One Day, Two Assists

Sylvia Nablo de Vasquez

On day two assists

Several years ago my fiance Yovanny and I took a bus trip from Honduras, through El Salvador and Guatemala, to our present home of Belize. It was an inexpensive trip, costing about US$30 per person, but Yovanny was a starving student and I had been earning only about US$65 every two weeks as a teacher in Honduras. It was enough for two people to live on, but my final paycheck had to cover all the expenses of the trip. All we had was US$5 for food on the 14-hour journey.

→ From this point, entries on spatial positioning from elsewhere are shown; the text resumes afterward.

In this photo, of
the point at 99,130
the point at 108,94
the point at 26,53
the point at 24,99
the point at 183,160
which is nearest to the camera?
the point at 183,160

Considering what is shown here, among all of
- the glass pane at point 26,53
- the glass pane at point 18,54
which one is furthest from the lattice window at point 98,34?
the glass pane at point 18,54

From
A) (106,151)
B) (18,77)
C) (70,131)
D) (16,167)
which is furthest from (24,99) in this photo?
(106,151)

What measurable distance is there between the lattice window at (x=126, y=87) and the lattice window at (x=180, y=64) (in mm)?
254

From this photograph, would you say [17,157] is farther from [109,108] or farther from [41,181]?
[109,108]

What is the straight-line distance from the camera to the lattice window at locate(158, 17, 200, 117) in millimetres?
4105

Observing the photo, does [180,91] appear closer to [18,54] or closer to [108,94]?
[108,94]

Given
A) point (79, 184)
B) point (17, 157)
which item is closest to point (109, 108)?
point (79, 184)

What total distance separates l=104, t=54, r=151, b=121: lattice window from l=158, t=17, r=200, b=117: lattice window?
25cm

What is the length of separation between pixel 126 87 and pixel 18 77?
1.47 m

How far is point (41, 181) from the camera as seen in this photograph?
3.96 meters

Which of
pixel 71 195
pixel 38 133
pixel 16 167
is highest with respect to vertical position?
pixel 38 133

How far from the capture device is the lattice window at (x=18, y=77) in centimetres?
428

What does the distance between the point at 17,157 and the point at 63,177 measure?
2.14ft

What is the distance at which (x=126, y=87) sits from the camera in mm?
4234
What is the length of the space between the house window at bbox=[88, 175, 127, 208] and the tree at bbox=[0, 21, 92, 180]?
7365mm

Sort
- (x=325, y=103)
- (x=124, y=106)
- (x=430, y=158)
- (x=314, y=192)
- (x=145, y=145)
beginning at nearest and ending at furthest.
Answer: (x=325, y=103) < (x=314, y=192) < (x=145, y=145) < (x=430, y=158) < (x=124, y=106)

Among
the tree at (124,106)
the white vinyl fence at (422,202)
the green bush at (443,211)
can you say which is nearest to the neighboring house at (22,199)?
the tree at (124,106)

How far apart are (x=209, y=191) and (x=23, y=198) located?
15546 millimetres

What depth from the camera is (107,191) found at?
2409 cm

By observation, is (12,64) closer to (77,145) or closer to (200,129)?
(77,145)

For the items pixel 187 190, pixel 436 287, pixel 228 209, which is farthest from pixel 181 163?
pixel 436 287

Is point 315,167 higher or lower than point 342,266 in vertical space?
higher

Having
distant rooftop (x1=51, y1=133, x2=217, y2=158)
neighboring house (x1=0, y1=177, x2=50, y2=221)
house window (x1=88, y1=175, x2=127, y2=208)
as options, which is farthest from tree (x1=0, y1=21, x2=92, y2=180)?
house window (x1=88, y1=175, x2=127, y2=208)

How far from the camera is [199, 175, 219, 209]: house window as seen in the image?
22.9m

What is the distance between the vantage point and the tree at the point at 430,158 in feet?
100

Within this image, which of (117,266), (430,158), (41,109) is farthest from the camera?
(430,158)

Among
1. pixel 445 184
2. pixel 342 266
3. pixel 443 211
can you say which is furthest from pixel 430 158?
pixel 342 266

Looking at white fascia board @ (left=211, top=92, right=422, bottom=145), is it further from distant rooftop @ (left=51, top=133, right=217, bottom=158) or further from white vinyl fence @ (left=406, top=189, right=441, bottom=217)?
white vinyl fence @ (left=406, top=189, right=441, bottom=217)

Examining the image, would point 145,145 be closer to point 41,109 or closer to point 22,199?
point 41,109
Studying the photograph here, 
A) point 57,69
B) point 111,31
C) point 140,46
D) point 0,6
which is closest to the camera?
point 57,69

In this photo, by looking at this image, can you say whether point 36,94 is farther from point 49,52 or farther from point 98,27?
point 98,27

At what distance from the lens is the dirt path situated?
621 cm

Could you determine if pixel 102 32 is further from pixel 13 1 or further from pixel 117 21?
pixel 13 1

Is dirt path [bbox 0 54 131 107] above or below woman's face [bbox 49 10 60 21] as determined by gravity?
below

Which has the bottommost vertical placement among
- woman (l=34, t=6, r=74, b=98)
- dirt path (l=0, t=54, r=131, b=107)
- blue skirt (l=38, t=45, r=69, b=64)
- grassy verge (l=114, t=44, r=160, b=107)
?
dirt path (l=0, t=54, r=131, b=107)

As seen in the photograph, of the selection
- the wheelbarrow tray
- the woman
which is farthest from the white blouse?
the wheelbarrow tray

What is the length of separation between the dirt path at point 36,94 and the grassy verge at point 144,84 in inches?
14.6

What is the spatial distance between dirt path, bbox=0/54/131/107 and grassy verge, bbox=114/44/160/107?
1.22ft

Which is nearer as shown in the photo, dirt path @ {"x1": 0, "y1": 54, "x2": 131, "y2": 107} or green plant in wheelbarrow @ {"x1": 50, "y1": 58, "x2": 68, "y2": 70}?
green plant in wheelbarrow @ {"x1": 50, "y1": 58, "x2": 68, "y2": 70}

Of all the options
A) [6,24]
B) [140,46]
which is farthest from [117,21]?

A Honduran who had traveled that route several times gave us instructions for the trip, assuring us that no visas were required to enter El Salvador or Guatemala. I was a Canadian citizen with permanent residency in Belize, and Yovanny, a Honduran, already had his visa to enter Belize.

We arrived at the border between Honduras and El Salvador mid-morning, and handed our passports to the immigration officer. He asked for my visa so I could enter El Salvador. I said I had been told I didn’t need one.

“He doesn’t,” said the officer, indicating Yovanny. “You’re not from Central America. You do. It will cost you US$25 and you have to go back to Choluteca (the nearest Honduran city) to buy it.”

My heart rose in my throat and I looked at Yovanny. We explained our situation to the immigration officer and begged him to let me in anyway. He stood firm.

He was not going to let me into the country without the visa, so I offered a compromise: that he sell me the visa there at the border. We would have to find the money to continue the trip in some other way. We didn’t know how, but we would tackle one problem at a time.

At first he refused to sell me the visa. Then, perhaps sensing I was desperate, he asked how I would pay for the rest of the trip. I told him to let me worry about that. In two minutes we were back on the bus, visa stamped in my passport, wondering how we would get to Belize.

We knew only two people in San Salvador, an American couple we had met twice through our religious community when they visited Honduras. Would they help us? Once we found their phone number, “Tim” came to the bus station immediately. His only question was how much we needed. We asked for a little extra, in case we ran into other complications. We even gave some of the extra money to another traveler who was also stranded because of unexpected costs. We mailed Tim’s money back as soon as possible.

If we had been forced to return to Honduras, our trip would have been delayed for weeks. However, thanks to an immigration officer who bent the rules, and a relative stranger willing to risk lending us money, we arrived as planned. We will always be grateful for their understanding and trust.